Le chavisme l’a toujours nié. Jusqu'à ce samedi 11 juillet, 15 ans après. « Il y a jusqu'à 200 000 logements qui ne sont pas loués parce que les gens les protègent », a déclaré Rodríguez, soulignant la nécessité de modifier le texte « afin que les gens n'éprouvent aucune crainte à propos de la location ».

Les destructions causées par le double événement sismique, qui a fait à ce jour 4 490 morts, obligent le gouvernement de Delcy Rodríguez à prendre des mesures extraordinaires. Le député a noté que « plus de 17 000 personnes sont sans abri et ce nombre va sûrement augmenter ».

Chávez a célébré l'approbation de la loi de régularisation et de contrôle des baux de logement. Le régime socialiste a gelé les prix, fixé des limites aux loyers, rendu les procédures d’expulsion plus difficiles et, bien qu’il ait promis une « stabilité juridique », il a en réalité fait pencher la balance en faveur des locataires au détriment des droits des propriétaires.

Tout cela dans un pays marqué par une politique d’expropriations remettant en cause le respect de la propriété privée.

Les victimes sont placées dans des refuges et des camps improvisés. REUTERS/Leonardo Fernández Viloria

Avant d’appliquer la règle, le défunt commandant avait publié un décret « contre l’expulsion et la vacance arbitraire des logements », qui précisait que « dans la plupart des cas » les valeurs locatives répondaient « à la spéculation immobilière et aux intérêts capitalistes des propriétaires et des propriétaires ».

A l'époque, la Chambre immobilière avait mis en cause l'initiative du gouvernement chaviste, dénonçant que l'intervention excessive de l'État menacerait même la construction de nouveaux logements. Leurs allégations ont été complètement rejetées.

Avant le cataclysme, le parti au pouvoir avait déjà montré sa volonté de revoir la réglementation des loyers dans le cadre du « nouveau moment politique » annoncé par Delcy Rodríguez, après la capture par les forces spéciales américaines de Nicolás Maduro et de son épouse Cilia Flores à Caracas le 3 janvier.

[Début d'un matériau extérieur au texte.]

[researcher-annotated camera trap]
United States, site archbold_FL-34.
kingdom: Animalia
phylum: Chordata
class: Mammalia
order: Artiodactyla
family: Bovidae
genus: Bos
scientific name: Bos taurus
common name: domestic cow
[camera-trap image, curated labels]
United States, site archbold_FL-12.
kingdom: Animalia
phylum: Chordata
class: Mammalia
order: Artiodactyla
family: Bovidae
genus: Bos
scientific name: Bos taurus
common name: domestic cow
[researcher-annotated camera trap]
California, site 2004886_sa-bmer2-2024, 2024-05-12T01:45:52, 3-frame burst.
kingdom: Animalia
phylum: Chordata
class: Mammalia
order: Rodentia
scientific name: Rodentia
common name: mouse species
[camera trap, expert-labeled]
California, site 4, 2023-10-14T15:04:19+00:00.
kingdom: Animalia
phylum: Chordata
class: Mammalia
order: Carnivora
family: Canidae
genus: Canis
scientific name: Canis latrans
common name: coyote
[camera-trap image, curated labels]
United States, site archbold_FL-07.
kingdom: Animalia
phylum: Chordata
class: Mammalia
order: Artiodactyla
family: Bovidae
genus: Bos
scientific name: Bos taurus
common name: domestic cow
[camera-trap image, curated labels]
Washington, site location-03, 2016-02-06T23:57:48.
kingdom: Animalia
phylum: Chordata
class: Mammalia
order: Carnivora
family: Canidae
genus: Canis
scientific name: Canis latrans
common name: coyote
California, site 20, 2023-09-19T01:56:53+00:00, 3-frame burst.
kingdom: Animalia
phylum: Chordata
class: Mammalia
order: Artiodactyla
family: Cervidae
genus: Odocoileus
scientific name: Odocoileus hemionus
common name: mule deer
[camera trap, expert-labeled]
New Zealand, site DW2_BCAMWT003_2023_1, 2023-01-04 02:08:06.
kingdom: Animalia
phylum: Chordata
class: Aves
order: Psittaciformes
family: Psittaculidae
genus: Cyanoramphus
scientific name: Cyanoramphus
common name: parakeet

Dans sa déclaration, Jorge Rodríguez a déclaré que le gouvernement « n'a pas l'esprit » pour poursuivre les processus de renouvellement de la Cour suprême de justice et du Conseil national électoral, questions cruciales dans l'agenda de la transition démocratique, mais il a ouvert ses portes pour parler des baux.

« Si vous souhaitez me rencontrer pour réformer le droit des loyers (…), eh bien, bienvenue », a déclaré le président du Parlement.